Written exercise: Transcribe, with no changes, the lines beginning at the line with "Looking among" and running through the line with "A: the feeder tray", both of them included.

Records
## Start
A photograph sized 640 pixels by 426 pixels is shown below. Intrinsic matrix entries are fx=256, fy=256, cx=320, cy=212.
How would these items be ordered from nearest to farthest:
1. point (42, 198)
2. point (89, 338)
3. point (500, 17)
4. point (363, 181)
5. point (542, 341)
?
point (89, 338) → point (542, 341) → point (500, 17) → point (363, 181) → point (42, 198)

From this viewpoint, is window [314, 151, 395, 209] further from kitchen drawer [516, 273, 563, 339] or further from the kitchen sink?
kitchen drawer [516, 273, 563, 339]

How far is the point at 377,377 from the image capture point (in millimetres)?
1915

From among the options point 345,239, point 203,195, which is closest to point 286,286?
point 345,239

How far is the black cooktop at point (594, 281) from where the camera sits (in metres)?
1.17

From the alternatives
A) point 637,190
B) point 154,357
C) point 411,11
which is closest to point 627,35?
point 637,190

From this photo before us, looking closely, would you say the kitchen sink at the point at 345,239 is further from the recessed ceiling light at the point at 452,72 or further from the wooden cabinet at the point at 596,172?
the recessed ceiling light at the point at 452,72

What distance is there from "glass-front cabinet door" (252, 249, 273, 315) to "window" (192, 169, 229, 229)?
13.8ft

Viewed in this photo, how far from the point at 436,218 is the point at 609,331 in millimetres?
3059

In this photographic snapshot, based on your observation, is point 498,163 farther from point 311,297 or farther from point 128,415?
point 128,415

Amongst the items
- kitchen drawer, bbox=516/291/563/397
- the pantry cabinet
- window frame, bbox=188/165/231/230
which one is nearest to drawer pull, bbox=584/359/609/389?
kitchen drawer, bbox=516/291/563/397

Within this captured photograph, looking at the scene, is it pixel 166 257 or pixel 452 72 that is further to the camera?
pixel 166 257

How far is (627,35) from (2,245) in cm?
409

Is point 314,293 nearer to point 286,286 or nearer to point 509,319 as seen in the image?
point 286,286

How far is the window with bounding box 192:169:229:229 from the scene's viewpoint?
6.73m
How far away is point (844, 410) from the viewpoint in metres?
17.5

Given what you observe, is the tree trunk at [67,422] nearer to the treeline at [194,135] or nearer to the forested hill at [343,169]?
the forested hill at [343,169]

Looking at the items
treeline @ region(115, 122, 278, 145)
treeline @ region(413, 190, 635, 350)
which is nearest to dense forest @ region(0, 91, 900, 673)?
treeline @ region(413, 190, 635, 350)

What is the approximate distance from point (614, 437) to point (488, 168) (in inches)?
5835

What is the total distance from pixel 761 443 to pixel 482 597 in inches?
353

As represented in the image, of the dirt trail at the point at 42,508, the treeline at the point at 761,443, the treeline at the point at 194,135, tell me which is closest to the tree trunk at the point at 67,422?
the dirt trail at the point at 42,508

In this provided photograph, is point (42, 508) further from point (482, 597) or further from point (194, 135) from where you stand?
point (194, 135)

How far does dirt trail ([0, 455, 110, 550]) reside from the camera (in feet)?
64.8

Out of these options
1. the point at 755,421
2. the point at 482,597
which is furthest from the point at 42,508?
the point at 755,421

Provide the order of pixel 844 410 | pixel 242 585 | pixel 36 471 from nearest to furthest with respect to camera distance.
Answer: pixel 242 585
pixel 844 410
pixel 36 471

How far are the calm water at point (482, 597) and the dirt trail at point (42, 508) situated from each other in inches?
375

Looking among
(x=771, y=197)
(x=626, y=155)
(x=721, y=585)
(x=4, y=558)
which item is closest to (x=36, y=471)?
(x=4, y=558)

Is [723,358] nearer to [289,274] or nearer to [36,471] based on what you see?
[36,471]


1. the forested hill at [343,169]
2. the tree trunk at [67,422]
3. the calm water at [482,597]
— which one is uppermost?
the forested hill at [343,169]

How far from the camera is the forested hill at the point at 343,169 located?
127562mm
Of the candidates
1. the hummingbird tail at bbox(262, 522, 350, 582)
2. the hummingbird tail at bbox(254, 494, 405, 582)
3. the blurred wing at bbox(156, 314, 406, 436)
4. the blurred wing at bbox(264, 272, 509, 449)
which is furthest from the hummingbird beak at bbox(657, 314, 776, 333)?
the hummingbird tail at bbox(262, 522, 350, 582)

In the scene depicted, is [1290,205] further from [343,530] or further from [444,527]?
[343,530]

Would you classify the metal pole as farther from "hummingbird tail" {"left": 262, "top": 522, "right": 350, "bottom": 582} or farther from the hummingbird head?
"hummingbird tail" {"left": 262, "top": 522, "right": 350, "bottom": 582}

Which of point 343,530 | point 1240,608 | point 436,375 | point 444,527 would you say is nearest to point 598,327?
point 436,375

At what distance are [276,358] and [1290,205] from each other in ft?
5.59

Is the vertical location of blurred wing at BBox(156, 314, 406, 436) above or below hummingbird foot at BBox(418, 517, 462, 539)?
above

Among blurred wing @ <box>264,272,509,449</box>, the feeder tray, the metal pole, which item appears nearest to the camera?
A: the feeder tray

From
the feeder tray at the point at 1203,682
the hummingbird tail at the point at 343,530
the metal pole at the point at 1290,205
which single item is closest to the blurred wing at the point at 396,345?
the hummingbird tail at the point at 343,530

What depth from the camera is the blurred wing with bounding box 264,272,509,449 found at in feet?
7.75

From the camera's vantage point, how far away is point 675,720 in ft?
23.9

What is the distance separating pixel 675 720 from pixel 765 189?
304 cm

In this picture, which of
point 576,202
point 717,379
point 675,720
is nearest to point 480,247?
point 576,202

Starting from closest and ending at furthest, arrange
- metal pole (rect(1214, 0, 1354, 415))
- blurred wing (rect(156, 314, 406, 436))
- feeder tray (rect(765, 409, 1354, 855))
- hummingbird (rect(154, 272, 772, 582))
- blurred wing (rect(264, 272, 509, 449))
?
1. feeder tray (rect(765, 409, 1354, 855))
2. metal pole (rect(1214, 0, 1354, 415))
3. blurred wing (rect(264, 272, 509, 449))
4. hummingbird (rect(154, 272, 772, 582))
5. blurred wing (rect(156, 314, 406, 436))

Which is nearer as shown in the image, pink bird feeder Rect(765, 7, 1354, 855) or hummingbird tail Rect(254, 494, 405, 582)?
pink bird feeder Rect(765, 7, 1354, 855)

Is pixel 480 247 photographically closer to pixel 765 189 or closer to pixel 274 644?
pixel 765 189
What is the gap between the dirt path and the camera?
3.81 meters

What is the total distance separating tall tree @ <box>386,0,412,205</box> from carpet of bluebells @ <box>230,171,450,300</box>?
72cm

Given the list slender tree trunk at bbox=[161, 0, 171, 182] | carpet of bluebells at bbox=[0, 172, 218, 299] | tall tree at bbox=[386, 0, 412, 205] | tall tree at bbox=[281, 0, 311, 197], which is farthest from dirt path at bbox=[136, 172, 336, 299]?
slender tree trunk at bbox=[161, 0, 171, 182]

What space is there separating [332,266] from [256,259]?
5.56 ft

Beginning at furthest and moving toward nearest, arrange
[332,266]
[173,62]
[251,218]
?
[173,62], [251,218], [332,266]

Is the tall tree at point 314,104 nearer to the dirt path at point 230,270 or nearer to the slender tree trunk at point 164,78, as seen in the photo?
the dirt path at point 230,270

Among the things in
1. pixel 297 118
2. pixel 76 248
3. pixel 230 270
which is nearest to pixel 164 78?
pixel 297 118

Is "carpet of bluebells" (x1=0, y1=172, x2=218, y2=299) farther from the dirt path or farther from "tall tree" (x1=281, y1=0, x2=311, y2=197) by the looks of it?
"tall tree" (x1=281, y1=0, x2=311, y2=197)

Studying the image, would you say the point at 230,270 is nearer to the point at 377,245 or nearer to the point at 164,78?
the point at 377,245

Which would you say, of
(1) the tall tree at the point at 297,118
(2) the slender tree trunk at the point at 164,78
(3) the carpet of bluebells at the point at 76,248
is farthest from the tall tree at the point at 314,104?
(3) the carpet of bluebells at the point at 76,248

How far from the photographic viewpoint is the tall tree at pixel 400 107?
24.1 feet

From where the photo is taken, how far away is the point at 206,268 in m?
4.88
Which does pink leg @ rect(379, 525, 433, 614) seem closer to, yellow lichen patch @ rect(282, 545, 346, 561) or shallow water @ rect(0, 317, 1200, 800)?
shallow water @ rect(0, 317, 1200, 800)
## End
Solution to the exercise:
Looking among
(x=771, y=197)
(x=626, y=155)
(x=721, y=585)
(x=4, y=558)
which item is closest to (x=36, y=471)?
(x=4, y=558)

Is [723,358] nearer to [289,274] or nearer to [36,471] based on what you see?
[36,471]


1. the forested hill at [343,169]
2. the tree trunk at [67,422]
3. the calm water at [482,597]
— which one is uppermost?
the forested hill at [343,169]

How far from the camera is the forested hill at the point at 343,169 located?
127562mm
Of the candidates
1. the hummingbird tail at bbox(262, 522, 350, 582)
2. the hummingbird tail at bbox(254, 494, 405, 582)
3. the blurred wing at bbox(156, 314, 406, 436)
4. the blurred wing at bbox(264, 272, 509, 449)
which is furthest from the hummingbird beak at bbox(657, 314, 776, 333)?
the hummingbird tail at bbox(262, 522, 350, 582)

In the scene depicted, is [1290,205] further from [343,530] or further from [444,527]?
[343,530]

Would you classify the metal pole as farther from "hummingbird tail" {"left": 262, "top": 522, "right": 350, "bottom": 582} or farther from the hummingbird head?
"hummingbird tail" {"left": 262, "top": 522, "right": 350, "bottom": 582}

Which of point 343,530 | point 1240,608 | point 436,375 | point 444,527 would you say is nearest to point 598,327?
point 436,375

At what distance are [276,358] and [1290,205] from each other in ft?
5.59

Is the vertical location of blurred wing at BBox(156, 314, 406, 436) above or below hummingbird foot at BBox(418, 517, 462, 539)?
above

Among blurred wing @ <box>264,272,509,449</box>, the feeder tray, the metal pole, which item appears nearest to the camera?
A: the feeder tray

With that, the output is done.